No Need for Speed at Grants Pass Downs in Oregon - 2 minutes read

Scriver, however, has a dream.
“I want to go to Kentucky and ride,” she said. “I want to ride at Churchill Downs — even a small race.”
Scriver has been atop a horse since learning to walk — as a little girl in 4H in Curlew, Wash., and barrel racing at rodeos as an adolescent. When she was 13, she asked a friend of her father’s, who owned thoroughbreds, to teach her to gallop.
“I wanted to go fast,” she said.
By 16, she was galloping horses for $12 a ride in the mornings and playing high school volleyball and softball in the afternoons. She got her jockey license at 18, winning for the first time in her 11th start aboard Bobbygenesjustice on Aug. 10, 2019, at the Tillamook County Fair.
She has had about 500 starts since then, has won 77 of them and finished in the money in nearly half to earn more than $590,000 in purse money. She won the riding title here in the fall and held her own over the winter against more experienced competition at Turf Paradise in Arizona.

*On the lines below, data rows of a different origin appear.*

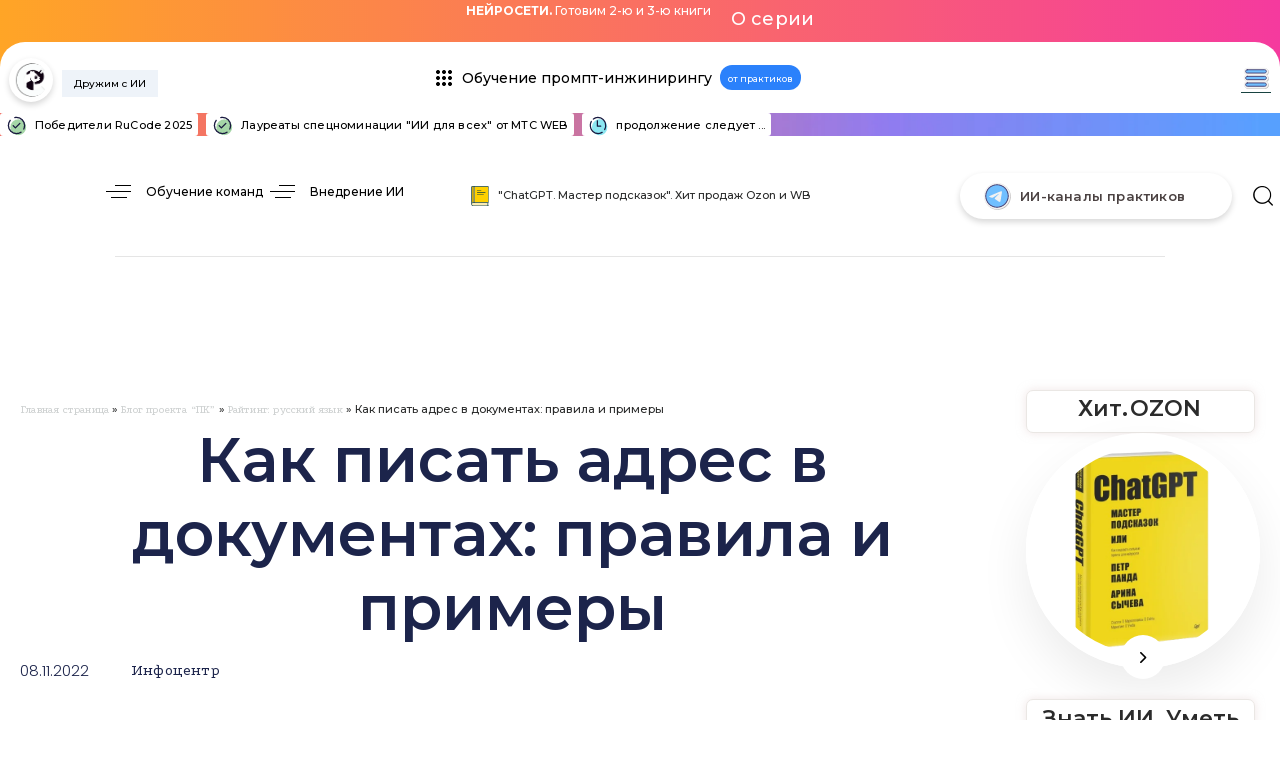

--- FILE ---
content_type: text/html; charset=UTF-8
request_url: https://petr-panda.ru/wp-admin/admin-ajax.php
body_size: 70
content:
{"status":"OK","events-data":{"onload-item":"","onload-mode":"once-period","onload-mode-period":30,"onload-mode-delay":0,"onload-mode-close-delay":0},"items-html":"","inline-forms":[""]}

--- FILE ---
content_type: text/css
request_url: https://petr-panda.ru/wp-content/plugins/randomizer/css/style.css?ver=5bdb9c979bf635a846c8d97e8fa8bea8
body_size: 251
content:
.randomizer{
	margin-top:30px;
}
.randomizer .btn{
	display:table;
	margin:0 auto 30px;
}
.randomizer .window{
	border: 1px solid #cc2e727d;
    border-radius: 5px;
    padding: 10px 20px;
    height:100%;
}
.randomizer .kc_column_inner{
	margin-bottom:30px;
}
.randomizer .window .heading-title:last-child{
	margin:10px 0;
}
.randomizer .heading-title{
	text-align: center;
    color: #cc2e72;
    font-weight: bold;
}
.randomizer ul li{
	margin-bottom:10px;
}
.randomizer ul li:last-child{
	margin-bottom:0;
}
.randomizer ul li:first-child~li:before {
  content: "- ";
  text-indent: -5px;
}
@media screen and (max-width:769px){
	.randomizer .kc_column_inner{
		margin-bottom:0px;
	}
}

--- FILE ---
content_type: text/plain
request_url: https://www.google-analytics.com/j/collect?v=1&_v=j102&a=921821283&t=pageview&_s=1&dl=https%3A%2F%2Fpetr-panda.ru%2Fkak-pisat-adres%2F&ul=en-us%40posix&dt=%D0%9F%D1%80%D0%B0%D0%B2%D0%B8%D0%BB%D0%B0%20%D0%BD%D0%B0%D0%BF%D0%B8%D1%81%D0%B0%D0%BD%D0%B8%D1%8F%20%D0%B0%D0%B4%D1%80%D0%B5%D1%81%D0%B0%20%D0%B4%D0%BB%D1%8F%20%D0%B4%D0%B5%D0%BB%D0%BE%D0%B2%D0%BE%D0%B3%D0%BE%20%D0%BF%D0%B8%D1%81%D1%8C%D0%BC%D0%B0&sr=1280x720&vp=1280x720&_u=IEBAAEABAAAAACAAI~&jid=1513006135&gjid=1621678104&cid=2143576186.1768805599&tid=UA-39161082-3&_gid=2027771032.1768805599&_r=1&_slc=1&z=1797475486
body_size: -450
content:
2,cG-FFCLWVEEG8

--- FILE ---
content_type: text/javascript
request_url: https://petr-panda.ru/wp-content/plugins/randomizer/js/random.js?ver=1768738286
body_size: 289
content:
jQuery( function( $ ){
	$( '#show-templates' ).click(function(){
		var filter = $(this).closest('.randomizer');
		$.ajax({
			url : myajax.url, // обработчик
			data : {
                'action': 'templates_random'
                },
			type : 'POST', // тип запроса
			beforeSend : function( xhr ){
				//filter.find( '.randomizer__result' ).text( 'Загружаю...' );
			},
			success : function( res ){
				//filter.find( '.randomizer__result' ).text( 'Применить фильтр' );
				//$( '#response' ).html(data);
				filter.find( '.randomizer__result' ).html(res);
			}
		});
		return false;
	});
});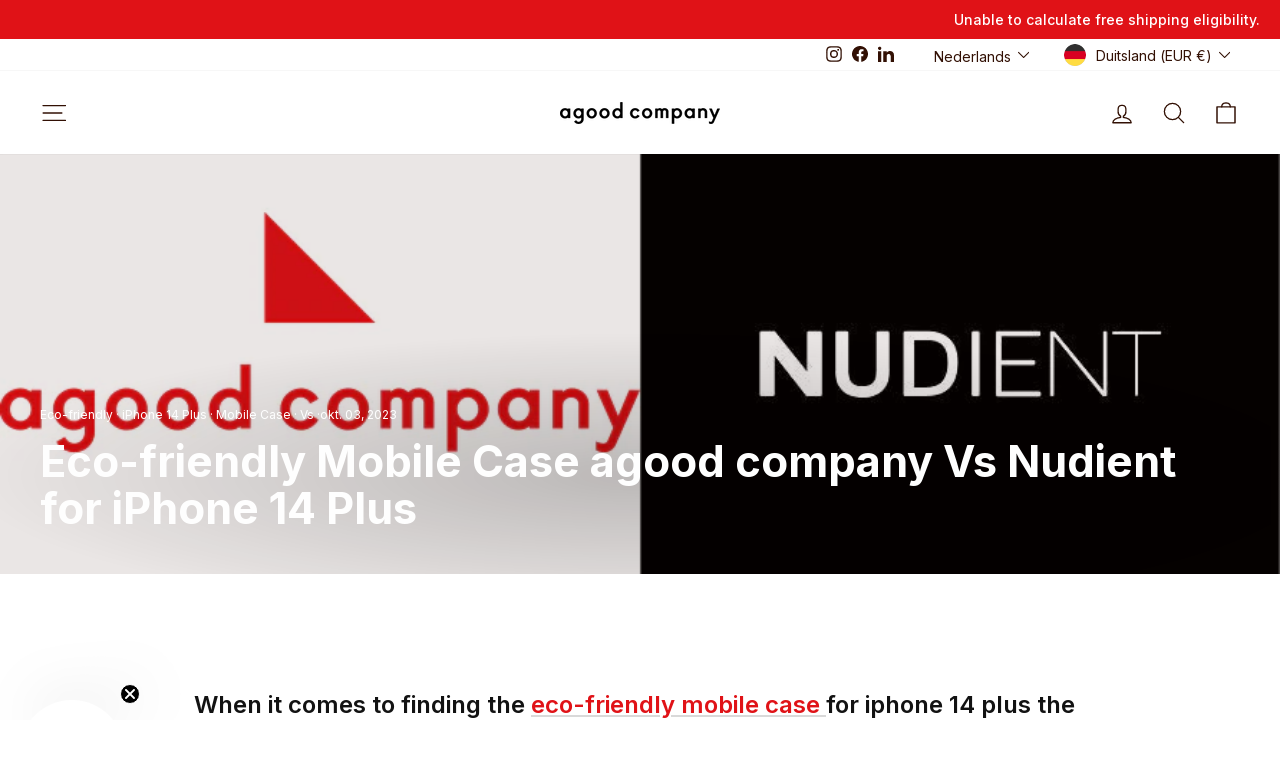

--- FILE ---
content_type: text/javascript
request_url: https://www.agood.com/cdn/shop/t/319/assets/free-shipping-bar.js?v=67084031805857409441769153101
body_size: 298
content:
(function(){if(console.log("Free Shipping Bar Script Loaded"),window.location.pathname==="/pages/agood-company-for-business")return;const bar=document.getElementById("free-shipping-bar");if(!bar)return;bar.innerHTML=`
    <div id="free-shipping-bar-right" class="free-shipping-text">
      You're away from FREE shipping.
    </div>
  `,bar.style.display="flex",bar.style.justifyContent="flex-end",bar.style.alignItems="center",bar.style.color="#fff",bar.style.padding="10px 20px";const thresholdsByCountry={EUR:{countries:["BE","NL","LU"],threshold:36},EUR_EU:{countries:["FR","IT","ES","PT","IE","AT","CZ","SK","HU","EE","LV","LT","PL","RO","BG","GR","HR","SI","MT"],threshold:35},DE_EUR:{countries:["DE"],threshold:60},FI_EUR:{countries:["FI"],threshold:25},SEK:{countries:["SE"],threshold:300},NOK:{countries:["NO"],threshold:300},DKK:{countries:["DK"],threshold:200},GBP:{countries:["GB"],threshold:26},USD:{countries:["US"],threshold:60},CAD:{countries:["CA"],threshold:90},MX_EUR:{countries:["MX"],threshold:57},CHF:{countries:["CH","LI"],threshold:60},DEFAULT:{available:!1,message:"Free shipping is not available in your region."}},textEl=document.getElementById("free-shipping-bar-right");function getThresholdForCountry(countryCode){for(const data of Object.values(thresholdsByCountry))if(data.countries&&data.countries.includes(countryCode))return{available:!0,threshold:data.threshold};return thresholdsByCountry.DEFAULT}const activeCountry=window.localization?.country?.iso_code||"",currency=Shopify.currency?.active||"EUR",thresholdData=getThresholdForCountry(activeCountry);function updateBar(){if(!thresholdData.available){textEl.textContent=thresholdData.message;return}fetch("/cart.js").then(r=>r.json()).then(cart=>{const total=cart.total_price/100,remaining=thresholdData.threshold-total;remaining>0?textEl.textContent=`You're ${currency} ${remaining.toFixed(2)} away from FREE shipping.`:textEl.textContent="Congratulations! You qualify for free shipping."}).catch(()=>{textEl.textContent="Unable to calculate free shipping eligibility."})}updateBar(),document.addEventListener("cart:updated",updateBar),document.addEventListener("cart:refresh",updateBar),document.addEventListener("ajaxProduct:added",updateBar),document.addEventListener("product:added",updateBar);const style=document.createElement("style");style.textContent=`
    #free-shipping-bar {
      width: 100%;
      background-color: #e01217;
      display: flex;
      justify-content: flex-end;
      align-items: center;
      color: #fff;
      padding: 10px 20px;
    }

    #free-shipping-bar-right {
      font-size: 14px;
      font-weight: 500;
    }

    @media (max-width: 768px) {
      #free-shipping-bar {
        justify-content: center;
        text-align: center;
        padding: 10px;
      }

      #free-shipping-bar-right {
        font-size: 12px;
      }
    }
  `,document.head.appendChild(style)})();
//# sourceMappingURL=/cdn/shop/t/319/assets/free-shipping-bar.js.map?v=67084031805857409441769153101


--- FILE ---
content_type: text/javascript; charset=utf-8
request_url: https://www.agood.com/nl/cart/update.js?attributes%5Bhost%5D=https%3A%2F%2Fwww.agood.com&attributes%5Bsw%5D=1280&attributes%5Bsh%5D=720&attributes%5Bfbp%5D=fb.1.1769602307333.154284922&attributes%5Bttp%5D=NJjLTZBVUG49g5SHIxf7yzNYVH4&attributes%5Blocale%5D=nl&attributes%5Bcountry%5D=DE
body_size: 516
content:
{"token":"hWN882kdgzAxx1DcyqhhbB2o?key=95962a74884208c5f07427f624702d5f","note":null,"attributes":{"country":"DE","fbp":"fb.1.1769602307333.154284922","host":"https://www.agood.com","locale":"nl","sh":"720","sw":"1280","ttp":"NJjLTZBVUG49g5SHIxf7yzNYVH4"},"original_total_price":0,"total_price":0,"total_discount":0,"total_weight":0.0,"item_count":0,"items":[],"requires_shipping":false,"currency":"EUR","items_subtotal_price":0,"cart_level_discount_applications":[],"discount_codes":[],"items_changelog":{"added":[]}}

Scriver keeps up a steady diet of galloping horses in the morning. She has to — those $12 spins add up. But trainers at bigger tracks such as Emerald Downs near Seattle have noticed her, and she is starting to get two, three, up to six mounts a day there.

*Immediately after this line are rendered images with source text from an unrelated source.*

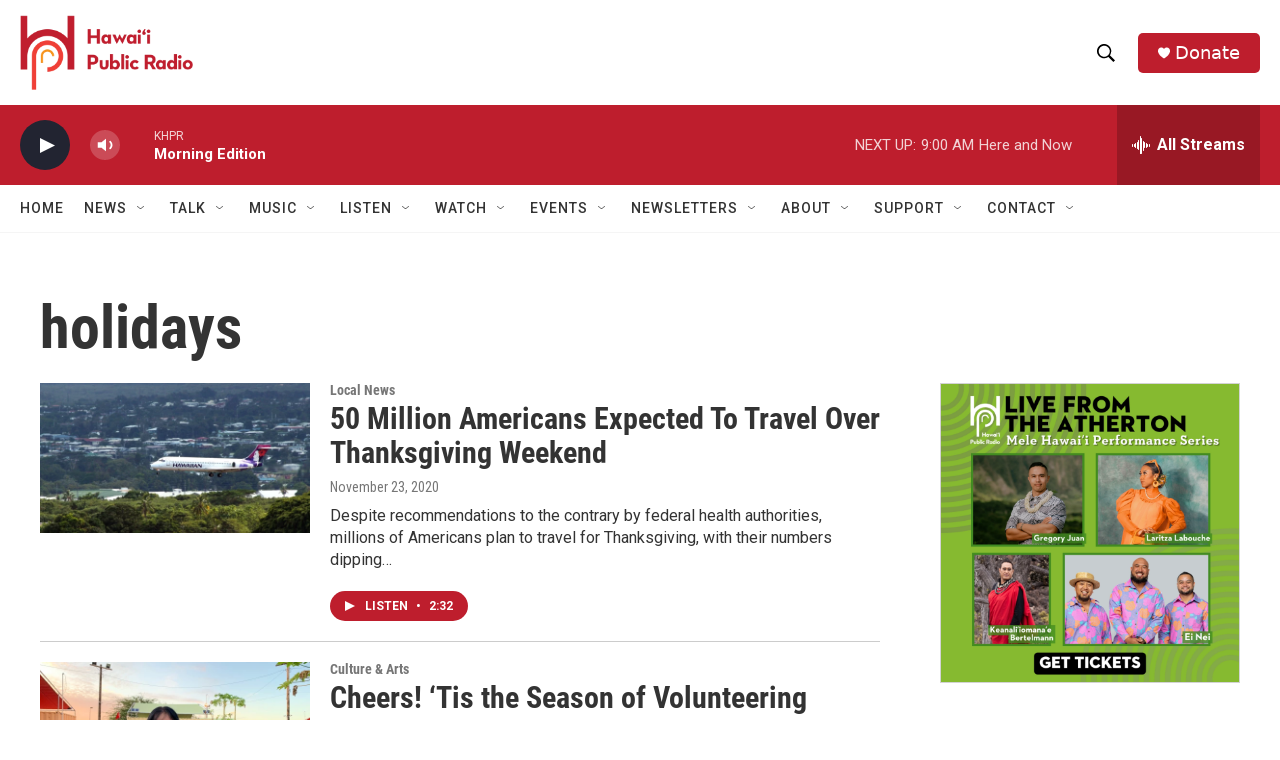

--- FILE ---
content_type: text/html; charset=utf-8
request_url: https://www.google.com/recaptcha/api2/aframe
body_size: 267
content:
<!DOCTYPE HTML><html><head><meta http-equiv="content-type" content="text/html; charset=UTF-8"></head><body><script nonce="TnC5n4ykUctMQ6ep3ZQvJw">/** Anti-fraud and anti-abuse applications only. See google.com/recaptcha */ try{var clients={'sodar':'https://pagead2.googlesyndication.com/pagead/sodar?'};window.addEventListener("message",function(a){try{if(a.source===window.parent){var b=JSON.parse(a.data);var c=clients[b['id']];if(c){var d=document.createElement('img');d.src=c+b['params']+'&rc='+(localStorage.getItem("rc::a")?sessionStorage.getItem("rc::b"):"");window.document.body.appendChild(d);sessionStorage.setItem("rc::e",parseInt(sessionStorage.getItem("rc::e")||0)+1);localStorage.setItem("rc::h",'1769446557802');}}}catch(b){}});window.parent.postMessage("_grecaptcha_ready", "*");}catch(b){}</script></body></html>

“All the girls here can ride, but Joree has the drive to match her talent,” said Smith, who gives Scriver first call on her horses. “She can go as far as she wants.”
Grants Pass Downs has long been Boersma’s refuge from the world. He followed his father here as a boy, prowling the grandstand for winning tickets mistakenly thrown away, then using the proceeds to pick winners.